╭─ Provided records

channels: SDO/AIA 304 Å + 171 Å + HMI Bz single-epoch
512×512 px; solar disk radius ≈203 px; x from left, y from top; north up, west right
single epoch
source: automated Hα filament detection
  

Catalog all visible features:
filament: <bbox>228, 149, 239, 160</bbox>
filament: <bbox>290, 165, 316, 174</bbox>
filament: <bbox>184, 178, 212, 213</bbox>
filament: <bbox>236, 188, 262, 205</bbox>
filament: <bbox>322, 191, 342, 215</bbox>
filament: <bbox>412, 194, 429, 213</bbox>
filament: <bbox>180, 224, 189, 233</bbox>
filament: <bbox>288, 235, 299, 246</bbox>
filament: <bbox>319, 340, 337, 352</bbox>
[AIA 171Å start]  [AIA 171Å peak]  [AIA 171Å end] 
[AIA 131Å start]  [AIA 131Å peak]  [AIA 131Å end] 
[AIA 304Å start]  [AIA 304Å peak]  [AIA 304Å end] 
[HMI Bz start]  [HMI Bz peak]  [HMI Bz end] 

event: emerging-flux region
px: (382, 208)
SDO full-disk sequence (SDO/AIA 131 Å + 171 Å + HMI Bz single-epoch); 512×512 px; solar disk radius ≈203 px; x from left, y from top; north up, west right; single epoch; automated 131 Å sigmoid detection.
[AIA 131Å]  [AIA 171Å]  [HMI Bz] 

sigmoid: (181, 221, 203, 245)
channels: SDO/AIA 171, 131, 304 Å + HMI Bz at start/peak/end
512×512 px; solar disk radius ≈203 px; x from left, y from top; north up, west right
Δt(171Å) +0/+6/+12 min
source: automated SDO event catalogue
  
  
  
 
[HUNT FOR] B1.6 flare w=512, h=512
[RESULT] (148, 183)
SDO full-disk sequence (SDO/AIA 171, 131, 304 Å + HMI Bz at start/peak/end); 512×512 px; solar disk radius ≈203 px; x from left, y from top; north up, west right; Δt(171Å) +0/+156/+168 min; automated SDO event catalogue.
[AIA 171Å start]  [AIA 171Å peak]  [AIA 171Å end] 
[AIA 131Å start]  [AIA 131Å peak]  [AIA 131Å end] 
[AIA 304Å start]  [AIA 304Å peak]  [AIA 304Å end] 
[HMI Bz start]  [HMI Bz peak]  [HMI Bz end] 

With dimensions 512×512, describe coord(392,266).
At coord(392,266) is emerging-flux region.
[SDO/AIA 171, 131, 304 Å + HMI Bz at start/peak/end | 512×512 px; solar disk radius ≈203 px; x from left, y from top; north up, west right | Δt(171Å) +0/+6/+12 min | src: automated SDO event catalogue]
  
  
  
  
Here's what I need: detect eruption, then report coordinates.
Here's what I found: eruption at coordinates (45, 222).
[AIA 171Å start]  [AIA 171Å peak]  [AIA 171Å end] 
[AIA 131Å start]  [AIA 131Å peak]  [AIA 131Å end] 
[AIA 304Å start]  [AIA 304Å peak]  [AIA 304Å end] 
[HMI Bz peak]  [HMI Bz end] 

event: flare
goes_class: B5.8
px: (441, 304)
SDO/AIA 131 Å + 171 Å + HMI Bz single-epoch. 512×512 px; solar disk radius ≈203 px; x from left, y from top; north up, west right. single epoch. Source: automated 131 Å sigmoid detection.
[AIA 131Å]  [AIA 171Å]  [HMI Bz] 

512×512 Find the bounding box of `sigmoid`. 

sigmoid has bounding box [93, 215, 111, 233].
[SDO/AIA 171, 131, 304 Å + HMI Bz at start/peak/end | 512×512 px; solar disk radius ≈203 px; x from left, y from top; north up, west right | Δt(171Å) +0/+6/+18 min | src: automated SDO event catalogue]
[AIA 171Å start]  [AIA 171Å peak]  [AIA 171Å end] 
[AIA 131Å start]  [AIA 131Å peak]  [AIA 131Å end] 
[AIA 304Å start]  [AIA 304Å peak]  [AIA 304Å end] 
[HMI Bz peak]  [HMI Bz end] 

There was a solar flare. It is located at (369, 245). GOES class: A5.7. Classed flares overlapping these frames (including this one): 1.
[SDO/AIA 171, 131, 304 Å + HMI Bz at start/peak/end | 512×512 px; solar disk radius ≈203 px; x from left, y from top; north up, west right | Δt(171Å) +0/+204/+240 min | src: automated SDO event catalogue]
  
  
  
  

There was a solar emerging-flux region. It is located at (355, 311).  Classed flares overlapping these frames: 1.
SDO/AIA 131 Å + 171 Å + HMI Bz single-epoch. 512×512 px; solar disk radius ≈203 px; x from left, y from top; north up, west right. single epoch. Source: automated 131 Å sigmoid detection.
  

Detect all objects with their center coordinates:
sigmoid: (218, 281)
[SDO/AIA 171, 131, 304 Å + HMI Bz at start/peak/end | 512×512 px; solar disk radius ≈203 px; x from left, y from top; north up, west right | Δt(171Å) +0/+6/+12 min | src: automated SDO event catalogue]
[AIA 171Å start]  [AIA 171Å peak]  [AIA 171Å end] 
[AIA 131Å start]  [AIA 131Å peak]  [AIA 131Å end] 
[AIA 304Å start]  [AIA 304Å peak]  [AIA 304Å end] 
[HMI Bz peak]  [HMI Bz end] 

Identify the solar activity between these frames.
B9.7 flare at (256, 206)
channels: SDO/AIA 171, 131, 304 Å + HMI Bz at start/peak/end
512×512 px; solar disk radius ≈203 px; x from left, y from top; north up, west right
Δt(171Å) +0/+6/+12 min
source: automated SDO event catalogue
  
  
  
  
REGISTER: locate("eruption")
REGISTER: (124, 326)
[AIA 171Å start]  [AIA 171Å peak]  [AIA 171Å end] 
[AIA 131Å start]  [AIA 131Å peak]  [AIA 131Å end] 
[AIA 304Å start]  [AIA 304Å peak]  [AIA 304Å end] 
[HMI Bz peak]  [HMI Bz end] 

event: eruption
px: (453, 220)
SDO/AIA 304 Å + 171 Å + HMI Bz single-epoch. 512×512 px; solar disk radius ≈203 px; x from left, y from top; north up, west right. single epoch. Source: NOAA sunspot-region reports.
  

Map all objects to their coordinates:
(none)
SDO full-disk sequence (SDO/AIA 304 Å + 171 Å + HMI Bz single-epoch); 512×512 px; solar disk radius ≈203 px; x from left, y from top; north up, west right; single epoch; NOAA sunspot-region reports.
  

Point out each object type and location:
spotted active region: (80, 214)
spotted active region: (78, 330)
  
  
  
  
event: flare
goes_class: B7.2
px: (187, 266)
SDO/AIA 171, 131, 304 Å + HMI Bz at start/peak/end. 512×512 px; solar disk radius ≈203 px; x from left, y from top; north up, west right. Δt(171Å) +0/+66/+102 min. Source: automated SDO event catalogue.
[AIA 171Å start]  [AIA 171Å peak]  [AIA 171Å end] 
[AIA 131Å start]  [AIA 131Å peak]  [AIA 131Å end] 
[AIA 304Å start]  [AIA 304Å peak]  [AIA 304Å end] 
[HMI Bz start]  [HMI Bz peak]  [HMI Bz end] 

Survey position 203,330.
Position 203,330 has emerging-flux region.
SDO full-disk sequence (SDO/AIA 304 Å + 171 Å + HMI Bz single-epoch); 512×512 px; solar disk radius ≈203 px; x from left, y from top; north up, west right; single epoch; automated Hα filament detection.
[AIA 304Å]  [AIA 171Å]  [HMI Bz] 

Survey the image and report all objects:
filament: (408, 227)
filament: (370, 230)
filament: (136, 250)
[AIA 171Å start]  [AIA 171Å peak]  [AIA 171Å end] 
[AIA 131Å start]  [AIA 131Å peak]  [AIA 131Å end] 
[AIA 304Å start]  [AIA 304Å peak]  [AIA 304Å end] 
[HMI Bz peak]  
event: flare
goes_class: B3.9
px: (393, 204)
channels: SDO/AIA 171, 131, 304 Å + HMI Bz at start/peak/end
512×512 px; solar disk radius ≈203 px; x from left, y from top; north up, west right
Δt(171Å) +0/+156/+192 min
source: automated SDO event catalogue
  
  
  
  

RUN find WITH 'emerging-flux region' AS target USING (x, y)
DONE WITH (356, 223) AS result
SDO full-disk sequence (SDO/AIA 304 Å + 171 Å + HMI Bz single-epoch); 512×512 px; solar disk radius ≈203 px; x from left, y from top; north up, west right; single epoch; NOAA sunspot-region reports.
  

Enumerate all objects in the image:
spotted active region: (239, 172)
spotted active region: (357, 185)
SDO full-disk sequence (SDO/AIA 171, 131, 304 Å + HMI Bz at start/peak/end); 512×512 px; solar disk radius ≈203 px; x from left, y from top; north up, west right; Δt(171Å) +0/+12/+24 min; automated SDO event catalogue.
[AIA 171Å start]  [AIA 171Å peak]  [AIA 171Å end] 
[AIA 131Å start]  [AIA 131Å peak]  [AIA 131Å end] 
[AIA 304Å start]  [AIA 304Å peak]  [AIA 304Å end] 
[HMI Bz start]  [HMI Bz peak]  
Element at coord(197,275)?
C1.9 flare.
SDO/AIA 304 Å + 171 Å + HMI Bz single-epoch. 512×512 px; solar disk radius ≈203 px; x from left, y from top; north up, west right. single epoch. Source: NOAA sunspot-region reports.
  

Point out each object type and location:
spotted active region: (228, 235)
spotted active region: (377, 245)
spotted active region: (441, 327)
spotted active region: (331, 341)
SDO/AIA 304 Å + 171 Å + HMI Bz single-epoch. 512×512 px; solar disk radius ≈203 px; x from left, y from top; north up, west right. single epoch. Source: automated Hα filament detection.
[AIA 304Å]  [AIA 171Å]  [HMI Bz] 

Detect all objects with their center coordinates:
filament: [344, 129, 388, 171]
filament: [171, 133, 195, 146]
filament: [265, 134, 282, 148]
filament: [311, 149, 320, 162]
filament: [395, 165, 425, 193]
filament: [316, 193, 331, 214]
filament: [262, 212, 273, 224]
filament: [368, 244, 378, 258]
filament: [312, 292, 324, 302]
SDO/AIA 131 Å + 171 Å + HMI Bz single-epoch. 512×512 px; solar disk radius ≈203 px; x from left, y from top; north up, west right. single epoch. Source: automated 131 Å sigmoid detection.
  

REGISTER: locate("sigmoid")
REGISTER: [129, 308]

╰─

*Instructions for the task:*
Which lines above include the word "REGISTER"? Show each one.

*Solution to the problem:*
REGISTER: locate("eruption")
REGISTER: (124, 326)
REGISTER: locate("sigmoid")
REGISTER: [129, 308]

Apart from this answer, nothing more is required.